Copy the passage of the Caribbean gas market article from "November 2017 |" to "conversions to gas." word for word.

GIVEN PASSAGE:
------------------------------------------------------------

Will a gas market develop in the Caribbean?
November 2017 | Yasmine Zhu
Caribbean countries have traditionally used oil products to generate electricity, leading to high power costs and pollutant emissions. Now, thanks to the growing number of LNG suppliers and advances in small-scale technology, opportunities are arising for oil-to-gas conversions, which could lead to the development of a regional gas market in the Caribbean. But several challenges still remain, including ensuring a sufficiently high utilization rate of the LNG infrastructure, accounting for long-term market uncertainties, and raising the high level of front-end investment required for power plant conversions to gas.
With limited hydrocarbon resources of their own, most Caribbean countries rely on imported oil products to generate electricity and meet other energy needs. 85% of primary energy usage is sourced from imported petroleum products1. Because oil products are expensive, producing electricity from these sources has pushed up the cost of power, which can depress economic development. However, the alternative of switching to natural gas has historically not been a popular choice, because the needs in the Caribbean were generally deemed too small to support the economics of LNG delivery.
Now, LNG market conditions have changed. International liquefaction capacity has grown. The US is emerging as a significant LNG exporter. Technological advancements are bringing down costs in small-scale LNG shipping and regasification. While these developments are promising, high debt and other financial pressures mean most Caribbean governments have little money for oil-to-gas conversion projects. Additionally, fuel oil and diesel prices have plunged by 50% since 2014, reducing the cost advantage of LNG over oil.
In this article, we take a look at how LNG can compete with fuel oil in a lower-for-longer oil market and what new opportunities this might present for gas suppliers and users in the region, as well as assessing what transformations might already be underway.
LNG is competitive now, but will it last?

------------------------------------------------------------

AVAILABLE DATA:
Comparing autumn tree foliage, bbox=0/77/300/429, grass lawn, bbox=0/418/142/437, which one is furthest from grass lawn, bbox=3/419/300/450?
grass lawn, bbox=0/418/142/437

------------------------------------------------------------

SOLUTION TO THE PROBLEM:
November 2017 | Yasmine Zhu
Caribbean countries have traditionally used oil products to generate electricity, leading to high power costs and pollutant emissions. Now, thanks to the growing number of LNG suppliers and advances in small-scale technology, opportunities are arising for oil-to-gas conversions, which could lead to the development of a regional gas market in the Caribbean. But several challenges still remain, including ensuring a sufficiently high utilization rate of the LNG infrastructure, accounting for long-term market uncertainties, and raising the high level of front-end investment required for power plant conversions to gas.